DIVENTARE GRANDI SIGNIFICA SENTIRSI PICCOLI

Secondo alcune teorie psicologiche, ispirate dal pensiero di Freud, il bambino nei primi due mesi di vita, pur essendo totalmente dipendente dall’ambiente esterno, sperimenta un senso di onnipotenza, attribuendo a se stesso l’origine dei fenomeni esterni. In pratica, non avendo ancora consapevolezza del mondo esterno, a quell’età si può immaginare che siamo noi stessi a far comparire la madre. La crescita, con l’aderenza al principio di realtà, comporta il progressivo riconoscimento dei nostri limiti e della prevalente assenza di controllo sul mondo esterno.

Analogamente, l’umanità, fino a pochi secoli fa, reputava la terra al centro del cosmo.
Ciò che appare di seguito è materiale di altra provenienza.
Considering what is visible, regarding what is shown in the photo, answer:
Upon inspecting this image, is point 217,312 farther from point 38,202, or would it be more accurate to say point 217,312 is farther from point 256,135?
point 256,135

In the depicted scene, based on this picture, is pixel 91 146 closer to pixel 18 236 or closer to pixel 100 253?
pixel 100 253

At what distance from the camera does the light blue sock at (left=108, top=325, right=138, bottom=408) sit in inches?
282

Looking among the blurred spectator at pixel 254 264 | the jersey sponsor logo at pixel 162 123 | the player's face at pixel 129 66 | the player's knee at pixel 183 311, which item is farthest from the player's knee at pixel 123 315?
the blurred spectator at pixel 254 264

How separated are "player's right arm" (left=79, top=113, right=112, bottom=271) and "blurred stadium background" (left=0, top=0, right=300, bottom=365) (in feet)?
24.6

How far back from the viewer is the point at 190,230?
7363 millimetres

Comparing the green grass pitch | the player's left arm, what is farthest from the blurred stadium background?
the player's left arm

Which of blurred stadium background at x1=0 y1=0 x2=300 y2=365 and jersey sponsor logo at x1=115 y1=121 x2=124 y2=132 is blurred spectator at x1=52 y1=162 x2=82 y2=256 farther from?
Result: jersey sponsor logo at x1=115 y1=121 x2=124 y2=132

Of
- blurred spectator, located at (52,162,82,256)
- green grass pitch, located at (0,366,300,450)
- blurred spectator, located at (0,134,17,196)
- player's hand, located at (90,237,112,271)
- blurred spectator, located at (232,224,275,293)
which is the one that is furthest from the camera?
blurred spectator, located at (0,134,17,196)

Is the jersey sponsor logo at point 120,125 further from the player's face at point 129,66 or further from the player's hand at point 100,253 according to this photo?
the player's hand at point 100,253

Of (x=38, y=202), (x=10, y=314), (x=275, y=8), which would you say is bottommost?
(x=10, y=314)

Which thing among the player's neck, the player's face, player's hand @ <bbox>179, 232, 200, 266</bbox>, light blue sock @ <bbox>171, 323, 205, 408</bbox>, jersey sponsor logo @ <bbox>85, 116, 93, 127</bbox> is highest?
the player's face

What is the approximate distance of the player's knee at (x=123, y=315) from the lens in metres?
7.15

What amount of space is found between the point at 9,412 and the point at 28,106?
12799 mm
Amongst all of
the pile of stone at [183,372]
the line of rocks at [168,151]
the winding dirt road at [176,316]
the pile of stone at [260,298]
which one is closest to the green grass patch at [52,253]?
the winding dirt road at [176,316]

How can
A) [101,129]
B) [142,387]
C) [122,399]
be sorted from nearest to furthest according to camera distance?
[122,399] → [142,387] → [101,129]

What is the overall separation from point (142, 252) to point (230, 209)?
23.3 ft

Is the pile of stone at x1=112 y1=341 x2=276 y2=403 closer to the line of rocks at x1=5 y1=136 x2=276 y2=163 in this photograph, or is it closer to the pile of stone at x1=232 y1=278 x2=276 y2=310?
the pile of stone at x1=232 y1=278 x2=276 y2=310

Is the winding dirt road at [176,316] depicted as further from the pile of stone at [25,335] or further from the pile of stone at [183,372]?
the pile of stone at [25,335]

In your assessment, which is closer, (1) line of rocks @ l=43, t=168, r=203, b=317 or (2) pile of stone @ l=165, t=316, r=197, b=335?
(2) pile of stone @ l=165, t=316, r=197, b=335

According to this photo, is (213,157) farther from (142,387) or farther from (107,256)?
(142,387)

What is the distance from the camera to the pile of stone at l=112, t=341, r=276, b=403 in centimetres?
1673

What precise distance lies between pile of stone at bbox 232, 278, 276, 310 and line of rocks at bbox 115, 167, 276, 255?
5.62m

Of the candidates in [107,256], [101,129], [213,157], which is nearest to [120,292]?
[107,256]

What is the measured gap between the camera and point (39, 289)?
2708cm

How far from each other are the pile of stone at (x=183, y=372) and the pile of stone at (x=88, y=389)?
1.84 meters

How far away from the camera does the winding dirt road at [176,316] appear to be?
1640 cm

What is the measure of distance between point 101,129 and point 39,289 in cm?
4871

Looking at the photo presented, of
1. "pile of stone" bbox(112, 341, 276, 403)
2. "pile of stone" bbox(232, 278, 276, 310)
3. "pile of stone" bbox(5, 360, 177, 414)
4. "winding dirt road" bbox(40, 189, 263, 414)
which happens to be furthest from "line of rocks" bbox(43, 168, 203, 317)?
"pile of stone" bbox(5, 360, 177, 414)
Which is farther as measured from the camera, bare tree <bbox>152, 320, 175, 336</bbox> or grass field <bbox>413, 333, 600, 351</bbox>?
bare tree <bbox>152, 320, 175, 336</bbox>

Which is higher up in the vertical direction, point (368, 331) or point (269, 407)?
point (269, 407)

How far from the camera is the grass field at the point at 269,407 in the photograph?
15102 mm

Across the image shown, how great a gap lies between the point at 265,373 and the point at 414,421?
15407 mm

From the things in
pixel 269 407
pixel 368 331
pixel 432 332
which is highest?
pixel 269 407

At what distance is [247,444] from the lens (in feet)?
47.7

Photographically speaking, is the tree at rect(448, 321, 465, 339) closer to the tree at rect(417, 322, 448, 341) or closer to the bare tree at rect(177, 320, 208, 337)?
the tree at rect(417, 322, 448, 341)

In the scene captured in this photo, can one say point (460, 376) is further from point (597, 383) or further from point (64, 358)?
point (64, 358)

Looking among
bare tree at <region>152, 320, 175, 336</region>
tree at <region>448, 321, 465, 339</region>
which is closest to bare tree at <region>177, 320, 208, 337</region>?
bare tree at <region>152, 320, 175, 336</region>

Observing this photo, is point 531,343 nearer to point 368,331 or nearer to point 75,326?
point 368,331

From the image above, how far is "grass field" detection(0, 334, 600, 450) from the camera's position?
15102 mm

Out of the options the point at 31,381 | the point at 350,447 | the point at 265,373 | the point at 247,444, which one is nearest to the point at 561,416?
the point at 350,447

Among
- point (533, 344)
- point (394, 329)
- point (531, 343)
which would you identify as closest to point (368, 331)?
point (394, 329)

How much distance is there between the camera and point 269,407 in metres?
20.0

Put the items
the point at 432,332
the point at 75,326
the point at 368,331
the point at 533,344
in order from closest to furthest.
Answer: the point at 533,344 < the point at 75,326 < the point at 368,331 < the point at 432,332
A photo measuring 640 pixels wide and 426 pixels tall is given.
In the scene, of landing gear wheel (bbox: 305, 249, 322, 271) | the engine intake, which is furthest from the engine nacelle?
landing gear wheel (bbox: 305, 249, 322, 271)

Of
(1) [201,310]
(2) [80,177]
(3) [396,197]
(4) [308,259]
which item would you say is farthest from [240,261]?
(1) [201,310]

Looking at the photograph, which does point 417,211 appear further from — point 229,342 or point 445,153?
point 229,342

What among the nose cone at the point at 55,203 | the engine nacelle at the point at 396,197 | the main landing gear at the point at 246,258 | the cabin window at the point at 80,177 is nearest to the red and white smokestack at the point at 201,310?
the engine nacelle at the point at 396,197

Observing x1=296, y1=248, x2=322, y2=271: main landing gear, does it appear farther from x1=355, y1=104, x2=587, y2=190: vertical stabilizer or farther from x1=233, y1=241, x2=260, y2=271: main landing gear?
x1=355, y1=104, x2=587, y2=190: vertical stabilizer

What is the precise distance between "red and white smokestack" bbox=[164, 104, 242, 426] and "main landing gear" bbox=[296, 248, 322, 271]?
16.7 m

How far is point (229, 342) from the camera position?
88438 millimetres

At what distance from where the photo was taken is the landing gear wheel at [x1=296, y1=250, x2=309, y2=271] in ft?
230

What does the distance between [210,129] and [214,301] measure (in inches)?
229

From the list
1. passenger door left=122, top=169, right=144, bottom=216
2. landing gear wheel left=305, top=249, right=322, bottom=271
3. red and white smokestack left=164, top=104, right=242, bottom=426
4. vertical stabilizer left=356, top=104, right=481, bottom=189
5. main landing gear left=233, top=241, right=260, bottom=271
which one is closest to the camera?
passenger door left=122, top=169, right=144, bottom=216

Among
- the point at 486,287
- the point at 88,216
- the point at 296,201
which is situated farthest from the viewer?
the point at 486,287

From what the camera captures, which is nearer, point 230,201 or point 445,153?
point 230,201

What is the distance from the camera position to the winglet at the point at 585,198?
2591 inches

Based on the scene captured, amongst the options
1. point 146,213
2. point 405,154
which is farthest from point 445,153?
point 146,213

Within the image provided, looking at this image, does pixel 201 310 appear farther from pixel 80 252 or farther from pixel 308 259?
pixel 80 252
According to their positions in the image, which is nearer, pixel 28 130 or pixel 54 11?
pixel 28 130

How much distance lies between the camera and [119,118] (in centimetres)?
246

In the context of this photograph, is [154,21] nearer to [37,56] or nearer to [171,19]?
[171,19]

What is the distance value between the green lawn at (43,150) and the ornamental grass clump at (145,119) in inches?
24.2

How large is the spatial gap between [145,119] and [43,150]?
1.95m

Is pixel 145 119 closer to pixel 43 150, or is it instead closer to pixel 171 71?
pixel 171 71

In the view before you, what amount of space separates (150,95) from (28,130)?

Poi si è riconosciuto che il nostro pianeta ruota attorno al Sole; in seguito abbiamo scoperto che il nostro sistema planetario è solo uno dei tanti della nostra galassia, poi è stato accertato che le galassie sono tantissime e ora appare ragionevole credere che esistono molteplici Universi, con leggi fisiche proprie e diverse.

Insomma, sia per l’individuo che per la collettività l’aumento della conoscenza comporta il continuo riconoscimento della nostra limitatezza, quasi insignificanza. Riecheggia sempre di più il “So di non sapere” del grande Socrate.

Pare proprio che diventare grandi significhi prima di tutto accettare che siamo piccoli. Molto piccoli.